/---
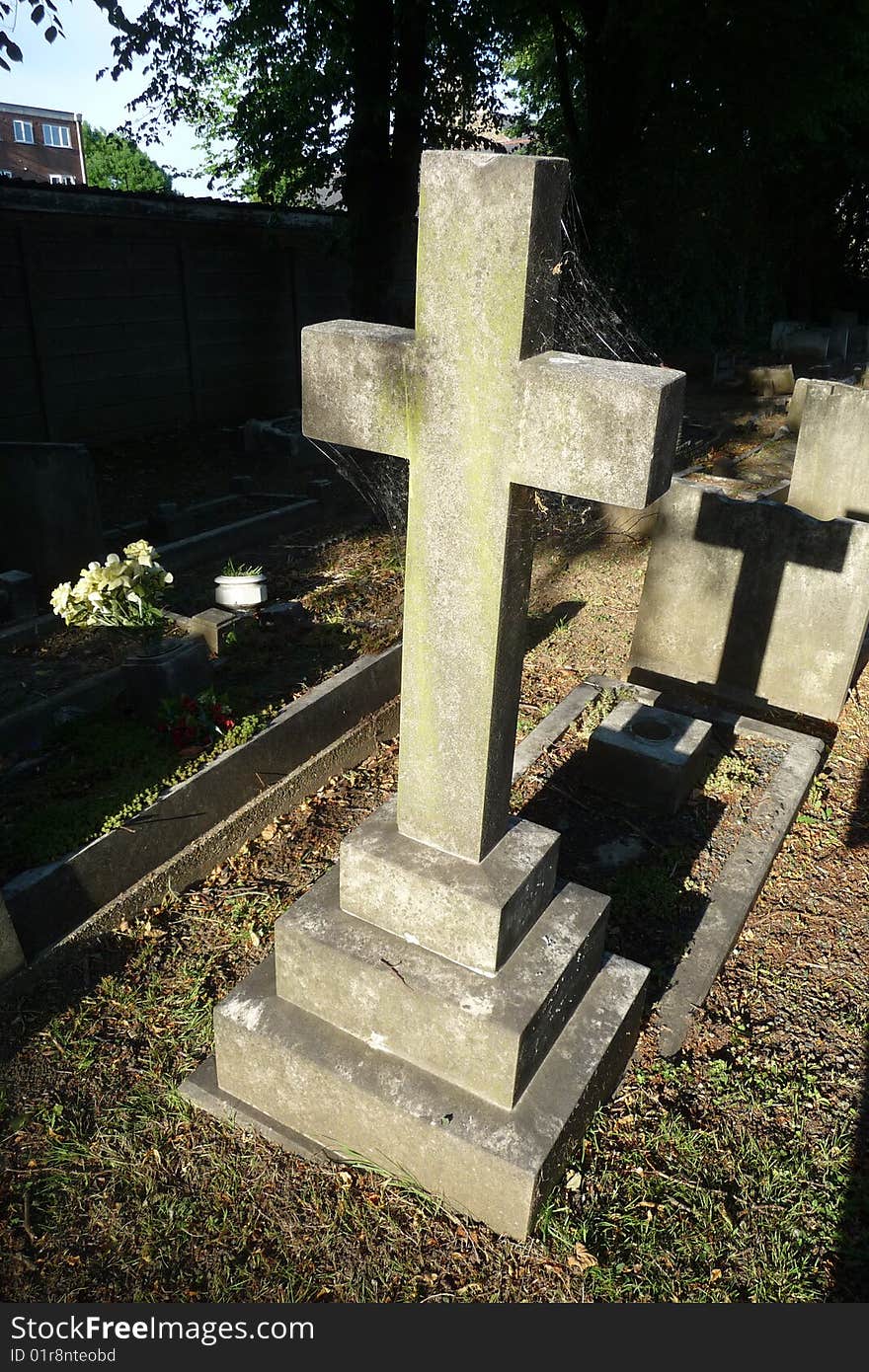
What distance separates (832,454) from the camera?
22.6ft

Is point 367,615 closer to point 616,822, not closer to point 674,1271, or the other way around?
point 616,822

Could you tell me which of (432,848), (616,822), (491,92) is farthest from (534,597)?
(491,92)

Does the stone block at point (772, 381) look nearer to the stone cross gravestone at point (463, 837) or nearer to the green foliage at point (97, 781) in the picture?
the green foliage at point (97, 781)

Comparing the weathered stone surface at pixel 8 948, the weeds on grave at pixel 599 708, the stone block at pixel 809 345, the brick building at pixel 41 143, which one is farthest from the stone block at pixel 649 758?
the brick building at pixel 41 143

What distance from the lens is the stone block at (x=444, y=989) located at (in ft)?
9.14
\---
Problem to work on => Please reproduce every line of the records above word for word, leaving out the pictures.

Answer to this exercise =>
What distance separates (832,454) from the camera?
22.6ft

Is point 367,615 closer to point 616,822, not closer to point 674,1271, or the other way around?
point 616,822

Could you tell me which of (432,848), (616,822), (491,92) is farthest from (534,597)?
(491,92)

Does the stone block at point (772, 381) look nearer to the stone cross gravestone at point (463, 837) or nearer to the green foliage at point (97, 781) in the picture?
the green foliage at point (97, 781)

Comparing the weathered stone surface at pixel 8 948, the weeds on grave at pixel 599 708, the stone block at pixel 809 345, the brick building at pixel 41 143, which one is farthest from the stone block at pixel 649 758?
the brick building at pixel 41 143

What distance from the lens is the stone block at (x=444, y=989) located at (in ft)?
9.14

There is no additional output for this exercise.